Nisthar Cassim is a senior journalist and the editor of the Daily FT in Sri Lanka, a national English-language daily newspaper focusing business, finance and economic issues.

He was formerly the editor of The Daily Mirror and The Bottom Line.

==Early years==

Born on August 8, 1967, as the fifth child to Lafir and Huzaima Cassim in a family of six children, Nisthar started his education at Carey College, Colombo.

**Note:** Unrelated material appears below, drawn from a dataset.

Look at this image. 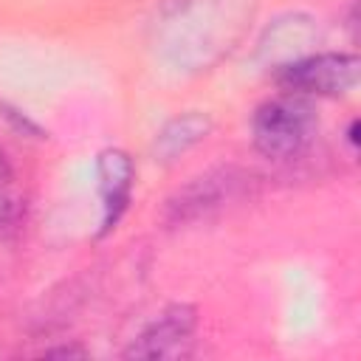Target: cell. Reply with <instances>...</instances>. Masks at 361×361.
<instances>
[{"label": "cell", "instance_id": "cell-1", "mask_svg": "<svg viewBox=\"0 0 361 361\" xmlns=\"http://www.w3.org/2000/svg\"><path fill=\"white\" fill-rule=\"evenodd\" d=\"M254 0H164L152 23L155 54L178 71L217 65L243 37Z\"/></svg>", "mask_w": 361, "mask_h": 361}, {"label": "cell", "instance_id": "cell-2", "mask_svg": "<svg viewBox=\"0 0 361 361\" xmlns=\"http://www.w3.org/2000/svg\"><path fill=\"white\" fill-rule=\"evenodd\" d=\"M316 135V113L310 99L282 93L262 102L251 116V144L268 161L299 158Z\"/></svg>", "mask_w": 361, "mask_h": 361}, {"label": "cell", "instance_id": "cell-3", "mask_svg": "<svg viewBox=\"0 0 361 361\" xmlns=\"http://www.w3.org/2000/svg\"><path fill=\"white\" fill-rule=\"evenodd\" d=\"M279 85L288 93L305 96V99H338L347 96L358 87V76H361V65L355 54H336V51H324V54H310L299 62H293L290 68L279 71Z\"/></svg>", "mask_w": 361, "mask_h": 361}, {"label": "cell", "instance_id": "cell-4", "mask_svg": "<svg viewBox=\"0 0 361 361\" xmlns=\"http://www.w3.org/2000/svg\"><path fill=\"white\" fill-rule=\"evenodd\" d=\"M245 186V175L237 169H212L197 178H192L183 189H178L166 200V223L169 226H186L209 217L212 212L231 203L240 189Z\"/></svg>", "mask_w": 361, "mask_h": 361}, {"label": "cell", "instance_id": "cell-5", "mask_svg": "<svg viewBox=\"0 0 361 361\" xmlns=\"http://www.w3.org/2000/svg\"><path fill=\"white\" fill-rule=\"evenodd\" d=\"M197 330V310L192 305H169L161 310L124 350L127 358H166L178 361L192 353Z\"/></svg>", "mask_w": 361, "mask_h": 361}, {"label": "cell", "instance_id": "cell-6", "mask_svg": "<svg viewBox=\"0 0 361 361\" xmlns=\"http://www.w3.org/2000/svg\"><path fill=\"white\" fill-rule=\"evenodd\" d=\"M316 45H319L316 20L302 11H288L265 25V31L257 42V59L262 68L279 73V71L290 68L293 62L316 54Z\"/></svg>", "mask_w": 361, "mask_h": 361}, {"label": "cell", "instance_id": "cell-7", "mask_svg": "<svg viewBox=\"0 0 361 361\" xmlns=\"http://www.w3.org/2000/svg\"><path fill=\"white\" fill-rule=\"evenodd\" d=\"M133 183H135V164L124 149L107 147L96 155V192L102 203L99 237L110 234L124 217L133 197Z\"/></svg>", "mask_w": 361, "mask_h": 361}, {"label": "cell", "instance_id": "cell-8", "mask_svg": "<svg viewBox=\"0 0 361 361\" xmlns=\"http://www.w3.org/2000/svg\"><path fill=\"white\" fill-rule=\"evenodd\" d=\"M209 133H212V118L206 113H197V110L180 113V116L169 118L155 133L152 152H155V158L161 164H172L180 155H186L189 149H195L200 141H206Z\"/></svg>", "mask_w": 361, "mask_h": 361}, {"label": "cell", "instance_id": "cell-9", "mask_svg": "<svg viewBox=\"0 0 361 361\" xmlns=\"http://www.w3.org/2000/svg\"><path fill=\"white\" fill-rule=\"evenodd\" d=\"M11 212H14L11 195L6 192V180H0V226H6L11 220Z\"/></svg>", "mask_w": 361, "mask_h": 361}, {"label": "cell", "instance_id": "cell-10", "mask_svg": "<svg viewBox=\"0 0 361 361\" xmlns=\"http://www.w3.org/2000/svg\"><path fill=\"white\" fill-rule=\"evenodd\" d=\"M347 141H350V147H353V149L358 147V121H350V130H347Z\"/></svg>", "mask_w": 361, "mask_h": 361}]
</instances>
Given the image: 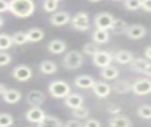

While in Carey College, he captained the cricket teams in all age groups but lost the opportunity of heading the under -19 team as he moved on to Wesley College, Colombo for higher studies.

==Journalist==

Nisthar joined “Sun” newspaper at the age of 21 to start his journalism career.

==Posts held==

- 1988 - Sun Newspaper of “Dawasa” Newspaper Group - Trade & Shipping
- 1991 - The Island Newspaper of Upali Group - overseeing the business pages, commenced the shipping segment
- 1992–1994 - handling overall media for Sri Lanka Expo 1992 & Expo 1994
- 1995 – director-publicity of Federation of Chambers of Commerce & Industry of Sri Lanka
- 1996/97 - business development manager - Expo International Singapore
- 1997-July - Daily News - business section
- 1999 July - 2005/6 deputy editor Business Daily Mirror, Wijeya Newspapers Ltd
- 2006 March - July 2007 - editor-in-chief Daily Mirror, Wijeya Newspapers Ltd
- 2007 August to 2009 October - managing editor, The Bottom Line, Rivira Media Corporation
- 2009 October to date, editor, Daily Financial Times (Daily FT), Wijeya Newspapers Ltd

==Awards and honours==

- The first ‘Business Journalist Of The Year’ award by the Editors’ Guild Of Sri Lanka.
- Honoured with a ‘Global Commerce Excellence‘ Medal at the “Global Commerce Excellence Awards” held on December 13, 2011

==The Daily FT==
Daily FT, or the Daily Financial Times, a daily business newspaper published in Colombo, Sri Lanka, by Wijeya Newspapers Ltd, is the biggest milestone in Cassim's career. He has served as editor from its inception.